▸ EXERCISE BRIEF
Each record must be printed again exactly as it appears.

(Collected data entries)
══════

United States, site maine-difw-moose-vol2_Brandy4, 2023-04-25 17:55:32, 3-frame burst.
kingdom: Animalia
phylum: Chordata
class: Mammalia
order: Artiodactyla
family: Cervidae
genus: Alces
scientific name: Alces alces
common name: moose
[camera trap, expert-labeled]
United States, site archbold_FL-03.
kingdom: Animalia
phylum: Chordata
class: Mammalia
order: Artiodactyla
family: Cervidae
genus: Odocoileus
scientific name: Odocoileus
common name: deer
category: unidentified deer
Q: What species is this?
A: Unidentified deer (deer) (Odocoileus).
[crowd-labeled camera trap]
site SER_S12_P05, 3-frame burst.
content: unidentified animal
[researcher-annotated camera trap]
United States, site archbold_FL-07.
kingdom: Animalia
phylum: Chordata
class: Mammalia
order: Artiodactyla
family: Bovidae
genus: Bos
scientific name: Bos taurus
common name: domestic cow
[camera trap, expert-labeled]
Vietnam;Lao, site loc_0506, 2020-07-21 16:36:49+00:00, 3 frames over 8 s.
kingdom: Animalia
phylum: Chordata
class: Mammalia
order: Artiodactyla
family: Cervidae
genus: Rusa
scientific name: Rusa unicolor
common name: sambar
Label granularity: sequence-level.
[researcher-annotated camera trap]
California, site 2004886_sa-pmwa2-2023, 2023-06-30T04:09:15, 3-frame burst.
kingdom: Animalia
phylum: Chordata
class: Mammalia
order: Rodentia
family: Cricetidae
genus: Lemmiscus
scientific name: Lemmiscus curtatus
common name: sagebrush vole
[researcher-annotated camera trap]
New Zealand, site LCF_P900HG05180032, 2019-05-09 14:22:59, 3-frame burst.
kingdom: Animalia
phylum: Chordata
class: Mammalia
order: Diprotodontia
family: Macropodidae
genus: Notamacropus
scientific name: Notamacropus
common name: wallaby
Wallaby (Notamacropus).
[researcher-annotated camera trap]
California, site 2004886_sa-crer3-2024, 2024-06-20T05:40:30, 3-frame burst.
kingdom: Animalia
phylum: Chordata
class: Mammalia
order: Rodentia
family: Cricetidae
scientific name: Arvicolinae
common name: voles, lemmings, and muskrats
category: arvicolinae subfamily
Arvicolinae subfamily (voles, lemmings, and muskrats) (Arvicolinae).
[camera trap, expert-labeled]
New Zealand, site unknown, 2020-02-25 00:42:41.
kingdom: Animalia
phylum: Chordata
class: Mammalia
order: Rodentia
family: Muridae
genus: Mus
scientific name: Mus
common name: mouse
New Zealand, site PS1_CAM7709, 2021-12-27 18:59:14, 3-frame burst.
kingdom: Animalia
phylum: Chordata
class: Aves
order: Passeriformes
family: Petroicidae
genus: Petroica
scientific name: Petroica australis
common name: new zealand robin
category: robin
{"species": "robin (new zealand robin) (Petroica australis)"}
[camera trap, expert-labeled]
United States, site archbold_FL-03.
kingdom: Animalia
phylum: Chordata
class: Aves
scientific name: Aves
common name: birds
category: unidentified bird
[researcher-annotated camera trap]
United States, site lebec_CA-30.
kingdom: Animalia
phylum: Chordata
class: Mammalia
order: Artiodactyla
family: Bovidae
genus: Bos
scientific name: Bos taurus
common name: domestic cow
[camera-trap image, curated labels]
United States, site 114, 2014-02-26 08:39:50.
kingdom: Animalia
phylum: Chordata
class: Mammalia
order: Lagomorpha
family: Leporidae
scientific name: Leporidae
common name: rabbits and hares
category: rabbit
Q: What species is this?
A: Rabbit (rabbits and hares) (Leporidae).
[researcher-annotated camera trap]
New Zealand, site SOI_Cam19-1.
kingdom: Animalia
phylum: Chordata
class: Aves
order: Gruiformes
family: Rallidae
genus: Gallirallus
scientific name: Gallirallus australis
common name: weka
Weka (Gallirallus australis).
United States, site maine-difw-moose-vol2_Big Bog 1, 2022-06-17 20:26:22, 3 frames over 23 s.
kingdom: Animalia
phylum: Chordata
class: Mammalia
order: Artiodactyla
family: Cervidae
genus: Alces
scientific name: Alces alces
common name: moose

══════

▸ TASK RESULT
United States, site maine-difw-moose-vol2_Brandy4, 2023-04-25 17:55:32, 3-frame burst.
kingdom: Animalia
phylum: Chordata
class: Mammalia
order: Artiodactyla
family: Cervidae
genus: Alces
scientific name: Alces alces
common name: moose
[camera trap, expert-labeled]
United States, site archbold_FL-03.
kingdom: Animalia
phylum: Chordata
class: Mammalia
order: Artiodactyla
family: Cervidae
genus: Odocoileus
scientific name: Odocoileus
common name: deer
category: unidentified deer
Q: What species is this?
A: Unidentified deer (deer) (Odocoileus).
[crowd-labeled camera trap]
site SER_S12_P05, 3-frame burst.
content: unidentified animal
[researcher-annotated camera trap]
United States, site archbold_FL-07.
kingdom: Animalia
phylum: Chordata
class: Mammalia
order: Artiodactyla
family: Bovidae
genus: Bos
scientific name: Bos taurus
common name: domestic cow
[camera trap, expert-labeled]
Vietnam;Lao, site loc_0506, 2020-07-21 16:36:49+00:00, 3 frames over 8 s.
kingdom: Animalia
phylum: Chordata
class: Mammalia
order: Artiodactyla
family: Cervidae
genus: Rusa
scientific name: Rusa unicolor
common name: sambar
Label granularity: sequence-level.
[researcher-annotated camera trap]
California, site 2004886_sa-pmwa2-2023, 2023-06-30T04:09:15, 3-frame burst.
kingdom: Animalia
phylum: Chordata
class: Mammalia
order: Rodentia
family: Cricetidae
genus: Lemmiscus
scientific name: Lemmiscus curtatus
common name: sagebrush vole
[researcher-annotated camera trap]
New Zealand, site LCF_P900HG05180032, 2019-05-09 14:22:59, 3-frame burst.
kingdom: Animalia
phylum: Chordata
class: Mammalia
order: Diprotodontia
family: Macropodidae
genus: Notamacropus
scientific name: Notamacropus
common name: wallaby
Wallaby (Notamacropus).
[researcher-annotated camera trap]
California, site 2004886_sa-crer3-2024, 2024-06-20T05:40:30, 3-frame burst.
kingdom: Animalia
phylum: Chordata
class: Mammalia
order: Rodentia
family: Cricetidae
scientific name: Arvicolinae
common name: voles, lemmings, and muskrats
category: arvicolinae subfamily
Arvicolinae subfamily (voles, lemmings, and muskrats) (Arvicolinae).
[camera trap, expert-labeled]
New Zealand, site unknown, 2020-02-25 00:42:41.
kingdom: Animalia
phylum: Chordata
class: Mammalia
order: Rodentia
family: Muridae
genus: Mus
scientific name: Mus
common name: mouse
New Zealand, site PS1_CAM7709, 2021-12-27 18:59:14, 3-frame burst.
kingdom: Animalia
phylum: Chordata
class: Aves
order: Passeriformes
family: Petroicidae
genus: Petroica
scientific name: Petroica australis
common name: new zealand robin
category: robin
{"species": "robin (new zealand robin) (Petroica australis)"}
[camera trap, expert-labeled]
United States, site archbold_FL-03.
kingdom: Animalia
phylum: Chordata
class: Aves
scientific name: Aves
common name: birds
category: unidentified bird
[researcher-annotated camera trap]
United States, site lebec_CA-30.
kingdom: Animalia
phylum: Chordata
class: Mammalia
order: Artiodactyla
family: Bovidae
genus: Bos
scientific name: Bos taurus
common name: domestic cow
[camera-trap image, curated labels]
United States, site 114, 2014-02-26 08:39:50.
kingdom: Animalia
phylum: Chordata
class: Mammalia
order: Lagomorpha
family: Leporidae
scientific name: Leporidae
common name: rabbits and hares
category: rabbit
Q: What species is this?
A: Rabbit (rabbits and hares) (Leporidae).
[researcher-annotated camera trap]
New Zealand, site SOI_Cam19-1.
kingdom: Animalia
phylum: Chordata
class: Aves
order: Gruiformes
family: Rallidae
genus: Gallirallus
scientific name: Gallirallus australis
common name: weka
Weka (Gallirallus australis).
United States, site maine-difw-moose-vol2_Big Bog 1, 2022-06-17 20:26:22, 3 frames over 23 s.
kingdom: Animalia
phylum: Chordata
class: Mammalia
order: Artiodactyla
family: Cervidae
genus: Alces
scientific name: Alces alces
common name: moose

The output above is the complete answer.